Spent those last 2 weeks implementing and testing event grouping and writing those events to a Postgres database on Prophet. Shane also finished collecting ground truth and generating an updated set of probabilities including the newest detectors (BinSegChangepoint and SeriesModeDetector), so I worked on calculating the accuracy of the new probabilities. Shane also calculated a series of probabilities for using the magnitudes as another source of input for Dempster-Shafer by calculating the probability that a magnitude from a certain bin ( e.g. 0-10, 11-20, 21-30, etc) is significant, a FP or undecided. I added those values to the DS calculations and ensured that the magnitude probs would only be used as a source of input once, i.e. the DS score is calculated for the detectors that had fired at the time, and then the magnitude is combined with the DS score.
Because of previous experience with indexing by streams, we decided to test the use of a separate table for each stream. I implemented the creation of new tables as they are encountered, adding events to each stream's tables and started working on updating the appropriate event after a detection occurs. Testing was quite sluggish, so will need to bug Brad about running Postgres on spectre instead of prophet.
I have concluded the hard investigation for my literature review, and am now focusing on including more details in my summaries and general polish to the writing.
I am also investigating Data Steam Mining after having a conversation with Sam Sarjent about the topic.
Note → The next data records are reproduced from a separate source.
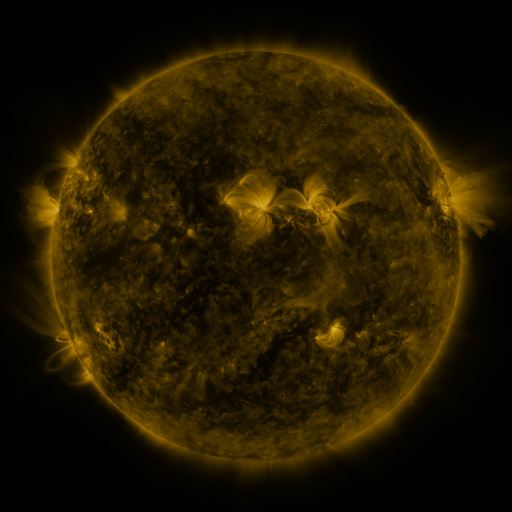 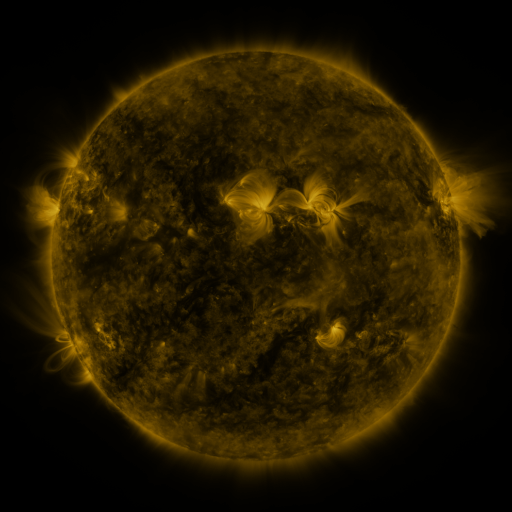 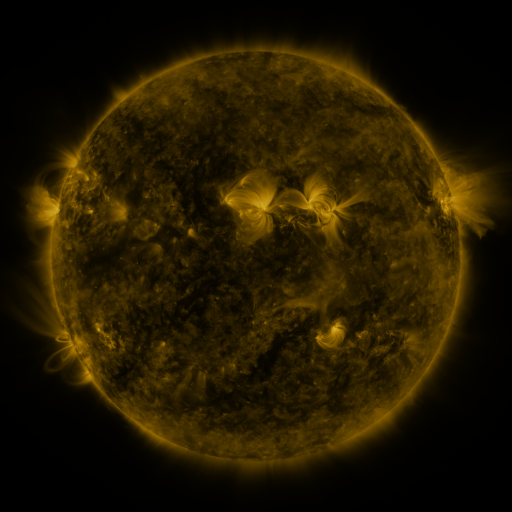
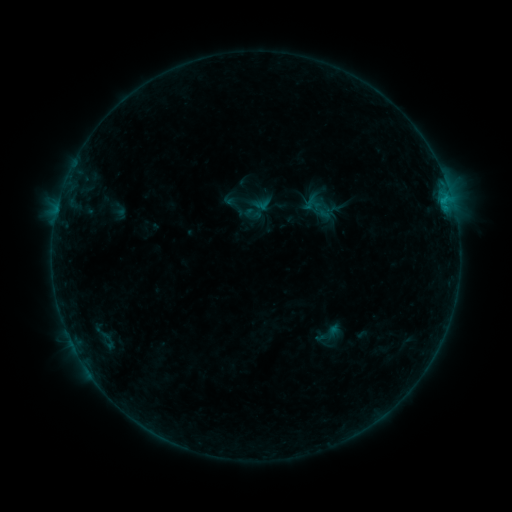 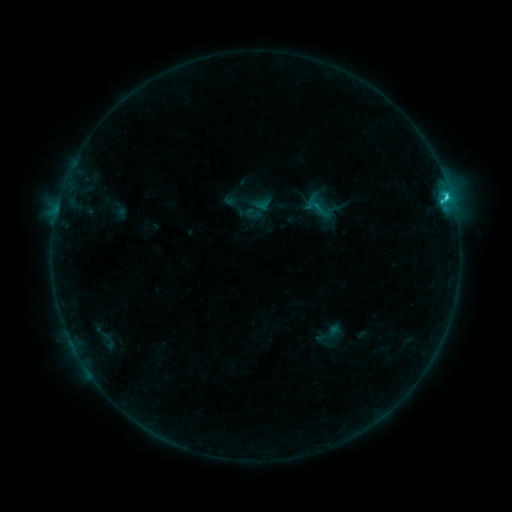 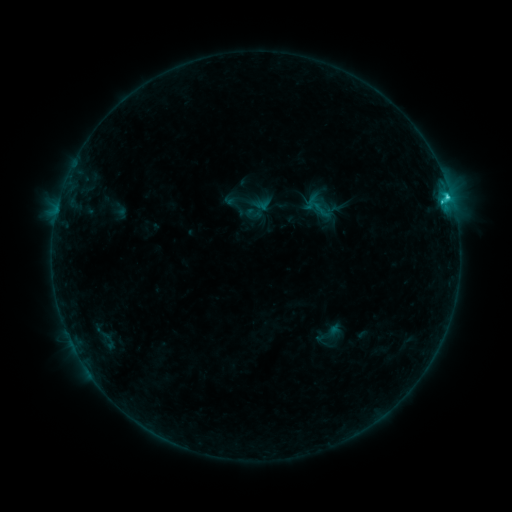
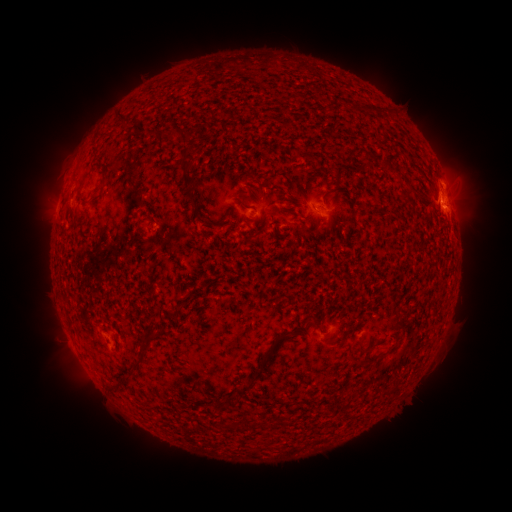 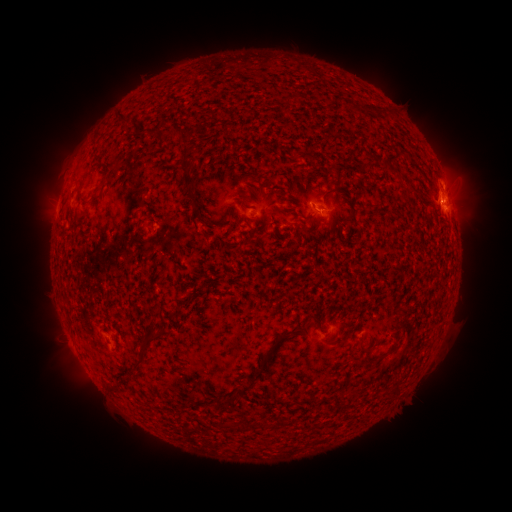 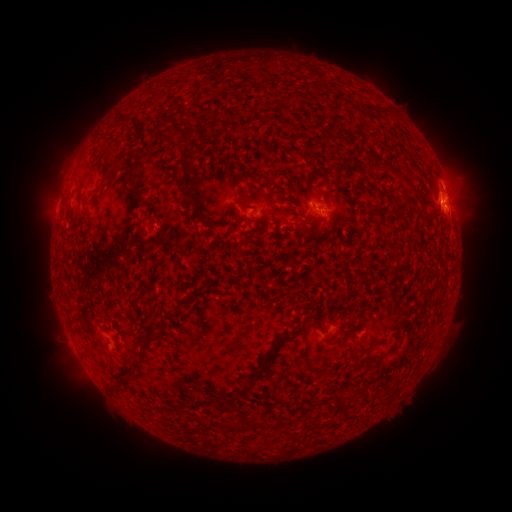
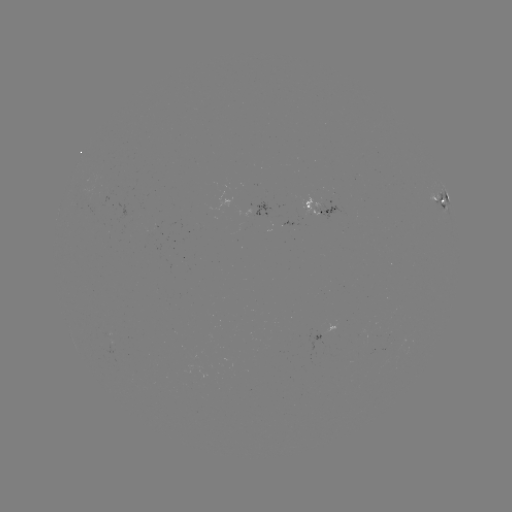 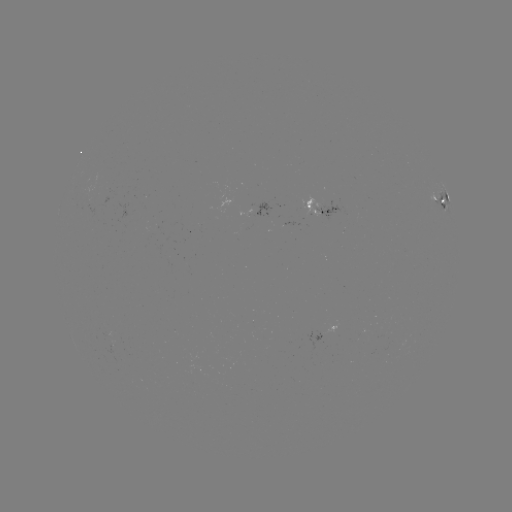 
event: flare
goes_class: C2.2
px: (446, 201)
I have arranged a meeting with Bernhard Pfahringer to discuss this area of research further, and see if it can be used for this project.
This week I shall conclude writing the literature review, and continue investigating data stream mining techniques for flow classification. Hopefully by the end of the week I shall be able to make an informed decision about which type of flow classifier would be practical and accurate enough to build an implementation of.
Continued work on the DPDK format this week. I ran into a few more issues with perf crashing the kernel, so upgraded one machine to jessie with the 3.16 kernel. So far this has been working well, it also appears developers have also added support for more CPU counters.
I've removed some extra header information from the dpdk header which mainly existed for rt capabilities. A discussion with Shane and Dan resulted in the proposal that rt should be removed from libtrace itself and become supported via a libtrace application. For now rt might be broken and rt support will be reworked once formats are working efficiently.
Most remaining performance issues left with the dpdk format code appear to be simply due to running to many instructions per packet in the libtrace library rather than an excessive number of cache/branch/tlb misses etc. I will continue to look at reducing this for now the easiest place to optimise this would be to reduce the number of calls to clock_gettime() to one per batch or less and essentially create fake timestamps. What we are currently doing --- calling clock_gettime() in a loop for a batch --- is not any better. Of course 1Gbit cards that support hardware timestamping of every packet will be able to get a more accurate timestamp, sadly no Intel 10Gbit cards support this currently.
The event and time based simulator of Doubletree and Traceroute was extended to cover sources windows of 1, 2, 10 and 100. These all performed well right down to 1. A sources window of one is different to no sources windows because each trace is processed one by one, whereas the later processes them all at the same time. It should also be noted that there is a delay before control information is sent making these two situations more different from each other in terms of total traffic.
Further work was carried out on the related work section of my thesis. This included load balancer turnover and structure as well as Doubletree and black hole analysis.